Dan jika kita runut sampai 10 tahun ke belakang kita tahu nama-nama seperti Francesco Totti, Ryan Giggs, Gianluigi Buffon, Javier Zanetti, hingga Xabi Alonso dengan cerita serupa. Bahkan tak jarang banyak pemain tua yang menemukan sentuhan emas atau puncak permainan saat di usia mendekati pensiun.

Baca juga: Para Meriam Tua di Serie A

Dari contoh di atas tentu banyak pesepak bola yang gagal mempertahankan performa di usia tua dan akhirnya tersingkir oleh pemain yang lebih muda. Seakan itu adalah siklus, yang tua dan tidak mampu bersaing akan tersingkir dengan yang baru dan yang lebih prima.

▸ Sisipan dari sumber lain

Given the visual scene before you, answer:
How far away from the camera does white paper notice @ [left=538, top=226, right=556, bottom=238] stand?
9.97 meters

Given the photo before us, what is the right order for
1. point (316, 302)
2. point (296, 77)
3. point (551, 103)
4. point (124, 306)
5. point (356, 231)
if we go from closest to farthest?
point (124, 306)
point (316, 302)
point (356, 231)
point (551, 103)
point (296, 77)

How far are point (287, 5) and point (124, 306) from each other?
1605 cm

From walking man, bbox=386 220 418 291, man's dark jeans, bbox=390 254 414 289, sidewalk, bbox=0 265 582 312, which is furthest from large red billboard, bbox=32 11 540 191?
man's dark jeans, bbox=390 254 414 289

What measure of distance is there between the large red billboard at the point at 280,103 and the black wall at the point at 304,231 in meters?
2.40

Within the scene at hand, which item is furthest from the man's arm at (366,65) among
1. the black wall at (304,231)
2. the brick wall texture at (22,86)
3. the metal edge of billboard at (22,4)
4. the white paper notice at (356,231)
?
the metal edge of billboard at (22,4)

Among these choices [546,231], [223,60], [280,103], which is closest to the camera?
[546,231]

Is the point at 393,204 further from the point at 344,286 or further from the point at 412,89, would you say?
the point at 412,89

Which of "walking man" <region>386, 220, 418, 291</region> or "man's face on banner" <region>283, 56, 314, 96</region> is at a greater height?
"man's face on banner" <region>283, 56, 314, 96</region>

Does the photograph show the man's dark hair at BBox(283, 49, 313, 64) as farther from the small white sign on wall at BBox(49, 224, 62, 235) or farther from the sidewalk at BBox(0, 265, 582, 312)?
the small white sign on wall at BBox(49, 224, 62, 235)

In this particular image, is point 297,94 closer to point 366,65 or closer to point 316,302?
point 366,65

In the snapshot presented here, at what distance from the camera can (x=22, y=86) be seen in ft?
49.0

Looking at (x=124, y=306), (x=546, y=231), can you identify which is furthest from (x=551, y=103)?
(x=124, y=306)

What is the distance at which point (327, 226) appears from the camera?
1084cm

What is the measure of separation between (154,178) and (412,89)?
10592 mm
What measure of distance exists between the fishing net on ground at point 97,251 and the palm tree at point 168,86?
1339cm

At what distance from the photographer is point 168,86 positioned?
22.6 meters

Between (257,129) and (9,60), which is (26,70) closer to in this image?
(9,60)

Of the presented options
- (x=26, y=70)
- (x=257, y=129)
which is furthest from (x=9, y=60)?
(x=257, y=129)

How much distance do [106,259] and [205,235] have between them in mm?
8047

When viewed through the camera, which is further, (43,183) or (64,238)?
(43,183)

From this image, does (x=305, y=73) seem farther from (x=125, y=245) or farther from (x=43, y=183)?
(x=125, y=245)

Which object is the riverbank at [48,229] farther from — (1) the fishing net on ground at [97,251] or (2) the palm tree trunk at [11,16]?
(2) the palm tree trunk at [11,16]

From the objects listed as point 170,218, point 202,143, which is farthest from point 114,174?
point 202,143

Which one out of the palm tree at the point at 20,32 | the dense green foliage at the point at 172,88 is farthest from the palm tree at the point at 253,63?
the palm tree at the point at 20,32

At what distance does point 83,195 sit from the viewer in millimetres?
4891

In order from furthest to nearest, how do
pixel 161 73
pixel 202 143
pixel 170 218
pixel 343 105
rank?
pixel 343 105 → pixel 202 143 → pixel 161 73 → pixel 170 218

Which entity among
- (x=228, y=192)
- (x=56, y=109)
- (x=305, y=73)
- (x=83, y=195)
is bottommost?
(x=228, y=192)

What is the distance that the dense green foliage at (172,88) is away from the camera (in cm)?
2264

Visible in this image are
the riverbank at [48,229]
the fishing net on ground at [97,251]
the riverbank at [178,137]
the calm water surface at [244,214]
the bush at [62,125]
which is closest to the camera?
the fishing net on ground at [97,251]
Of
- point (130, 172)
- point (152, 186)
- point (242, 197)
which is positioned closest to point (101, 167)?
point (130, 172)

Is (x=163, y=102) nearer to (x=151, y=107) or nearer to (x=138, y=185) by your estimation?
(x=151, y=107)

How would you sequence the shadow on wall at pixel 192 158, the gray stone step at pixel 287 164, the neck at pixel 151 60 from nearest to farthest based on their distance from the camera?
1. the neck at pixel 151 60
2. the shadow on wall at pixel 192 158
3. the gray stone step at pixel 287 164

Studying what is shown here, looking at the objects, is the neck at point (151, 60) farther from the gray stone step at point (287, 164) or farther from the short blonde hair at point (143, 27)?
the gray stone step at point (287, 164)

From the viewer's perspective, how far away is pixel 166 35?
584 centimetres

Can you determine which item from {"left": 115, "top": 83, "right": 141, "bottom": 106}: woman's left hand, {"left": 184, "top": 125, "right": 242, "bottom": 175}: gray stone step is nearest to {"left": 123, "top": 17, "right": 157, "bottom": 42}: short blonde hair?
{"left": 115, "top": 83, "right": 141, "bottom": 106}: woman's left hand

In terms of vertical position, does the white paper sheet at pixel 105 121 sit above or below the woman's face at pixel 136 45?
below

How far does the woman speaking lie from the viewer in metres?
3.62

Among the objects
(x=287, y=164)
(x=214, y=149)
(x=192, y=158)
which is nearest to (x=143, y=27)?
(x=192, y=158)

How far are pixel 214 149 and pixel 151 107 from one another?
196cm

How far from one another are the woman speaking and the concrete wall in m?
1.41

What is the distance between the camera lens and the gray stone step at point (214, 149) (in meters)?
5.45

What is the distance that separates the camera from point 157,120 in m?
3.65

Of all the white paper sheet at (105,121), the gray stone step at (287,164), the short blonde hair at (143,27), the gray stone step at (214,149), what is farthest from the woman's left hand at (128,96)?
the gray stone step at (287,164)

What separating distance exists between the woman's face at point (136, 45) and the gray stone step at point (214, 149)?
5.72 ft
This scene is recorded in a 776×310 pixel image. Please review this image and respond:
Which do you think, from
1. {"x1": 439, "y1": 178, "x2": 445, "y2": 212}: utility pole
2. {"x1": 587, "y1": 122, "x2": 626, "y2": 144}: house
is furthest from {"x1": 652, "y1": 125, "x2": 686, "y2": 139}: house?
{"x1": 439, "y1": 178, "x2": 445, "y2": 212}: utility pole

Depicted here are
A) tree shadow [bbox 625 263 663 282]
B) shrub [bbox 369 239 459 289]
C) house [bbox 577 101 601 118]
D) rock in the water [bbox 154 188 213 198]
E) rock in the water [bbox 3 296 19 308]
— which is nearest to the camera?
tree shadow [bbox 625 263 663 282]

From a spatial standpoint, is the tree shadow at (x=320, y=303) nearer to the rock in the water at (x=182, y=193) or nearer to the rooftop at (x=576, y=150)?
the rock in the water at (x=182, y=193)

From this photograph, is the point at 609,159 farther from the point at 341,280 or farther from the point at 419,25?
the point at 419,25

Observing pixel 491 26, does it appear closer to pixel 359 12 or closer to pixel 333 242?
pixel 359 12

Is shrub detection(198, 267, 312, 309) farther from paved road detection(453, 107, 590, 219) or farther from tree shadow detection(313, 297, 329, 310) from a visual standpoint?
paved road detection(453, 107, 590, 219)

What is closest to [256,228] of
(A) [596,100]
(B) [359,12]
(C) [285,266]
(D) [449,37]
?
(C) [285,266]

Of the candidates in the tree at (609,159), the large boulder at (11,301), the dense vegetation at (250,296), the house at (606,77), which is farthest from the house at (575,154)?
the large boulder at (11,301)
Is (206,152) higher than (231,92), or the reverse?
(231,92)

Namun bagaikan melawan hukum alam, di tengah berbagai keterbatasan para pemain senior ini berusaha untuk bertahan dan beradaptasi di tengah perubahan sepak bola, baik dari segi taktik, teknologi maupun sistem kompetisi. Dari sini kita bisa melihat usaha keras para senior ini agar bisa terus bermain sepak bola dari faktor gizi sampai gaya hidup.

Selain faktor-faktor di atas, ada satu faktor lain yang sangat tidak kalah penting, yang dikemukakan oleh legenda sepak bola Jepang berusia 52 tahun, Kazuyoshi Miura,

“Gairah dan kecintaanku (pada sepak bola) yang membuatku terus maju untuk bermain”

Memang, cinta akan membuat semua terasa awet muda.